# basic freeradius problem

## xhon

my problem is really very simple  :Smile: 

System authentication doesn't work !

radius starts

it loads the unix module:

Module: Loaded System

 unix: cache = no

 unix: passwd = "/etc/passwd"

 unix: shadow = "/etc/shadow"

 unix: group = "/etc/group"                        <--- I had to enter these filenames in radiusd.conf !!!

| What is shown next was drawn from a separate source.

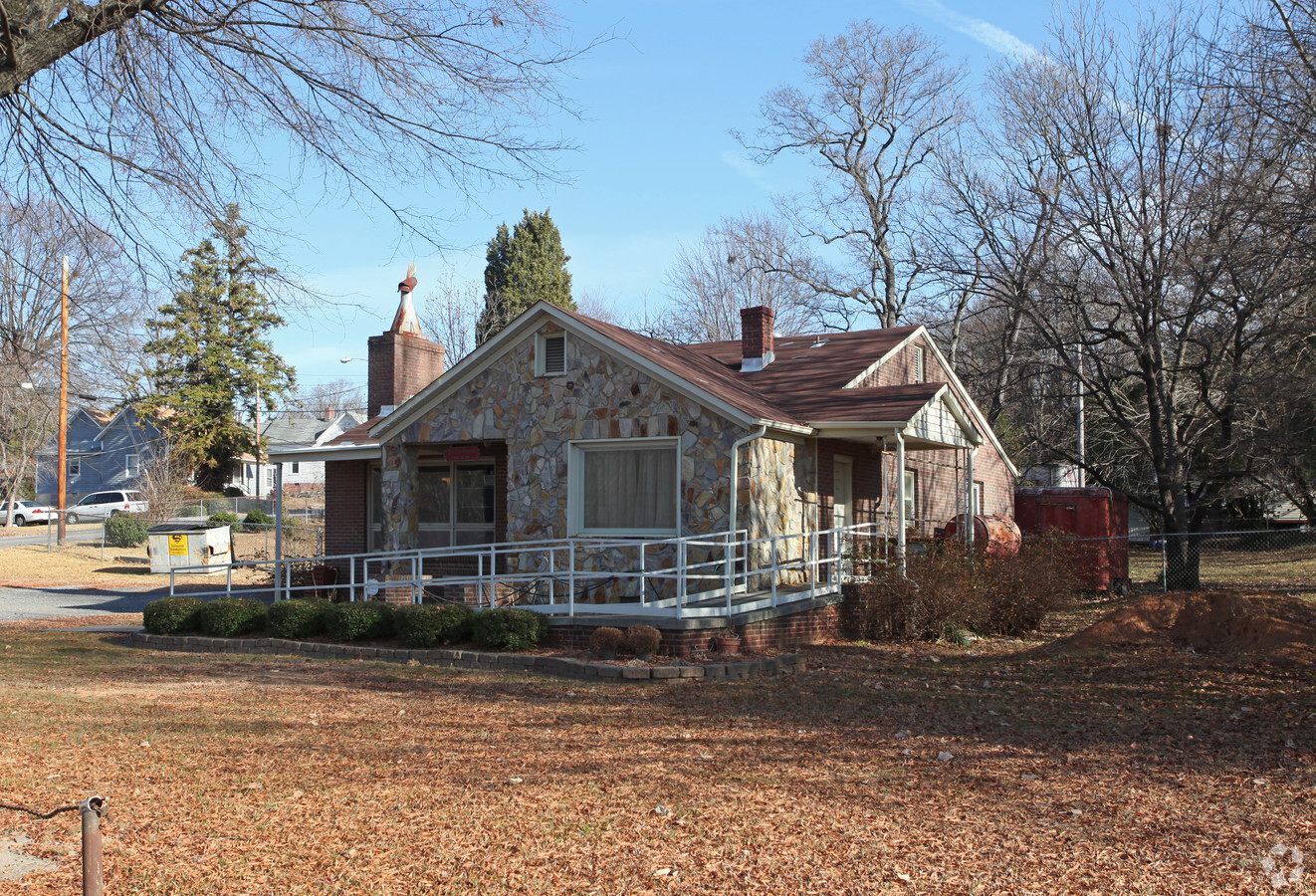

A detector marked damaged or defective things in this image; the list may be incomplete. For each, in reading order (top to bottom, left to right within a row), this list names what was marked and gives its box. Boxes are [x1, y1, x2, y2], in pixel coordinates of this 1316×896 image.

rusted metal drum [942, 513, 1020, 555]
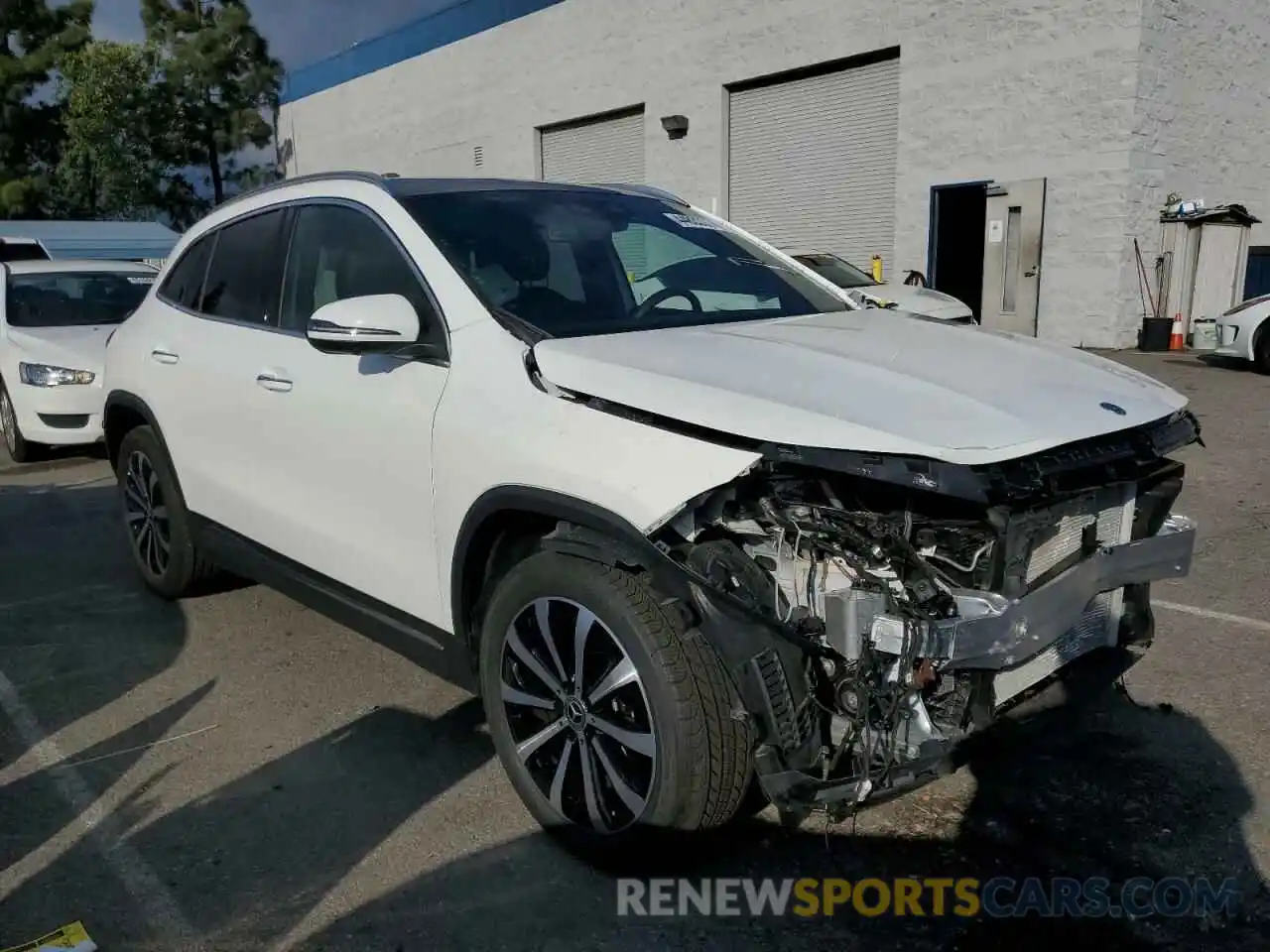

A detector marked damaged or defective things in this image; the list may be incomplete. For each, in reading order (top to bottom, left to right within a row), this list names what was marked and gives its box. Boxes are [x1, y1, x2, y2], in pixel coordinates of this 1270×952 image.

 unix: radwtmp = "/var/log/radius/radwtmp"

 unix: usegroup = no

 unix: cache_reload = 600

Module: Instantiated unix (unix)

"users" file without any changes

so every user matches default and gets System authenticated

"clients.conf" also with no changes, with localhost and testing123 password

however, when I try to do radtest I get an Access-reject

it works, when I put mu username and password in users file

like this: 

xhon Password == "password"

    Reply-message = "hello"

I have exactly the same configuration on my laptop (fedora 4)

and it works  :Sad: 

anyone ? it must some stupid mistake ..

-- 

xhon

----------

## xhon

rad_recv: Access-Request packet from host 127.0.0.1:32769, id=129, length=56

        User-Name = "xhon"

        User-Password = "password"

        NAS-IP-Address = 255.255.255.255

        NAS-Port = 10

  Processing the authorize section of radiusd.conf

modcall: entering group authorize for request 1

  modcall[authorize]: module "preprocess" returns ok for request 1

  modcall[authorize]: module "chap" returns noop for request 1

  modcall[authorize]: module "mschap" returns noop for request 1

    rlm_realm: No '@' in User-Name = "xhon", looking up realm NULL

    rlm_realm: No such realm "NULL"

  modcall[authorize]: module "suffix" returns noop for request 1

  rlm_eap: No EAP-Message, not doing EAP

  modcall[authorize]: module "eap" returns noop for request 1

    users: Matched entry DEFAULT at line 157

  modcall[authorize]: module "files" returns ok for request 1

modcall: group authorize returns ok for request 1

  rad_check_password:  Found Auth-Type System

auth: type "System"

  Processing the authenticate section of radiusd.conf

modcall: entering group authenticate for request 1

rlm_unix: [xhon]: invalid password

  modcall[authenticate]: module "unix" returns reject for request 1

modcall: group authenticate returns reject for request 1

auth: Failed to validate the user.

Delaying request 1 for 1 seconds

Finished request 1

Going to the next request

--------------------------

rlm_unix reports "invalid password"

but the password is correct

another question: why NAS-IP-Address = 255.255.255.255 ?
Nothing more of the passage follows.